Hello, after 2 months, my 125 has been result ones and is holding water. Water tested it twice for a day at each time and no leaks right now I'm currently cycling the tank. I have an oscar that I'm growing out for the tank so i want to go with Central Americans. Would a male red terror be suitable with the oscar my LFS has an 8 inch male crammed with other big fish and I would love to get him. Also could I have any other tank mates with my proposed stocking list?


----------



## Iggy Newcastle (May 15, 2012)

I'd skip the RTM. They're very aggressive. And adding a fish at that size is asking for trouble. The Oscar and Festae are SA fish.


----------



## Cichlidman14 (Jul 17, 2013)

I know the oscar is south American but what could I add to my tank with the oscar? There is an annual auction for my fish club and they have a vast majority of cichlids to purchase. Anyone's i should look out for?


----------



## BC in SK (Aug 11, 2012)

Cichlidman14 said:


> what could I add to my tank with the oscar?


There are a lot of cichlids that could work out fine with an Oscar.
Some of the SA cichlids such as severum, blue acara, chocolate cichlid, uaru ect. usually have a pretty good chance of working out well with an Oscar.
CA cichlids are usually more aggressive then these SA fish. IME, probably a better chance of an Oscar working out well with some of the smaller CA just because they are in a different weight class and likely a little less competitive with each other. For example convicts (and other Cryptoheros species) or firemouth (and other Thorichthys species). JD and nics are some other possibilities though IMO a greater chance of an Oscar getting bullied at least at some point in time.

Yes, it is sometimes possible to keep Oscars with the very large aggressive CA. It's very hit and miss. Usually you need big tanks and many large tankmates....and even then it is not uncommon for Oscars to end up getting picked on or bullied too much.

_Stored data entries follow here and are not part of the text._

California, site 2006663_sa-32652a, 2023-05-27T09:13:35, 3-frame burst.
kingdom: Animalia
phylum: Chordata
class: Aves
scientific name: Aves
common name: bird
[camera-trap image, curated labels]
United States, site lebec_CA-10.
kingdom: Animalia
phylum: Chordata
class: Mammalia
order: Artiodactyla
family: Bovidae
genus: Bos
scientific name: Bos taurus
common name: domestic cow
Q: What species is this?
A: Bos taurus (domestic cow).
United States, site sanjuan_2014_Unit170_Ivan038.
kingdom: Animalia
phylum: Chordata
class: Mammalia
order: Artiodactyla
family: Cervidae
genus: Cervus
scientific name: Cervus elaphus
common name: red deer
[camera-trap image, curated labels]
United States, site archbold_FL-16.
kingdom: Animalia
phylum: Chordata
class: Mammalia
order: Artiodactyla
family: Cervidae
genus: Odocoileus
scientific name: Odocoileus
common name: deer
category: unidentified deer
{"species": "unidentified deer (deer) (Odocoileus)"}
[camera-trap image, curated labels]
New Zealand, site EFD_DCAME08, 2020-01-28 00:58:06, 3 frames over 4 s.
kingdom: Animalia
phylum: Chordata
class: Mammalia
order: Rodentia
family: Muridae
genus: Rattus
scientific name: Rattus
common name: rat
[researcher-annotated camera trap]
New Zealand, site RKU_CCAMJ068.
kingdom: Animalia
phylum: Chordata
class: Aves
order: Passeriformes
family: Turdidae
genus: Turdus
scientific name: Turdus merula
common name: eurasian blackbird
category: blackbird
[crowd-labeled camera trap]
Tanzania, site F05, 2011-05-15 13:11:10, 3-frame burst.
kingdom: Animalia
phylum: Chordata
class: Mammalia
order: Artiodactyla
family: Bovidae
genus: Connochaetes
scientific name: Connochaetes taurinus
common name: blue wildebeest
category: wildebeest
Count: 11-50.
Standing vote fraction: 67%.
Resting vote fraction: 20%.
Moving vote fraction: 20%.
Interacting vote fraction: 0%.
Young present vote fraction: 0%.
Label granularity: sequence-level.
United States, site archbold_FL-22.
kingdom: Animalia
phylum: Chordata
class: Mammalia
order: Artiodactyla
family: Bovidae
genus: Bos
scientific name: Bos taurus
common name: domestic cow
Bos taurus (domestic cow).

Especially growing up, Oscars are not very capable and often end up at the bottom of the pecking order. I would consider festae, although they come from SA, to be the same as the very large aggressive CA.


----------



## Cichlidman14 (Jul 17, 2013)

I have a fire mouth in a 55, could i do a the red terror( or jack dempsey) with the oscar and a pair of convicts?
Stocking:1 firemouth 
1 oscar
1 red terror( jack dempsey)
Pair of convicts


----------



## Cichlidman14 (Jul 17, 2013)

Also have an electric blue acara that I'm growing out.


----------



## BC in SK (Aug 11, 2012)

Cichlidman14 said:


> 1 red terror


Never any sure thing that cichlids will get along; no way of predicting the future. 
But I suspect you are very much under estimating the potential aggression of this kind of fish. Not sure what you have kept in the past as far as far as large CA? 
I would place it in the same league/group of aggression with other large CA like RD/midas, trimac , jag, even dovii, ect.
Lots and lots of variables, and fish can be very different at various points in their life. If you go that route you got to have some kind of back up plan; some ability to move fish around.
The fact that they would be the only large fish doesn't bode well for the Oscar. Long term, odds are fairly slim for that working out in a 125 gal.


Cichlidman14 said:


> ( jack dempsey)


Yeah, maybe. had these 2 work fine many times. also had JD bully Oscars at times, as well. 
Certainly better if the Oscar get's big and dominates....though despite the size difference that is not always the case.


Cichlidman14 said:


> Pair of convicts


No guarantee that a pair will work out.
I breed cons in the cichlid community tank.....but I always have some tankmates that can stand up to them. 
If there isn't anything to stand up to them, they COULD take over the whole tank and push everything into the corners. No saying whether an Oscar will be able to contain them into a smaller area.


Cichlidman14 said:


> 1 firemouth





Cichlidman14 said:


> electric blue acara


I think these options are fine.


----------



## Cichlidman14 (Jul 17, 2013)

so 
1x oscar
1x jack dempsey
1x firemouth
1x eb acara
And the convict pair is a hit or miss.


----------



## Iggy Newcastle (May 15, 2012)

Cichlidman14 said:


> so
> 1x oscar
> 1x jack dempsey
> 1x firemouth
> ...


That's a lot for the 125. Why not try the Oscar with the two fish you already have? Avoid the pair of cons and JD, which have a higher chance of causing you problems.


----------



## Cichlidman14 (Jul 17, 2013)

3 fish for that size tank? I understand the oscar and jack can reach 1 ft+ but I couldn't have the firemouth mixed in with them?


----------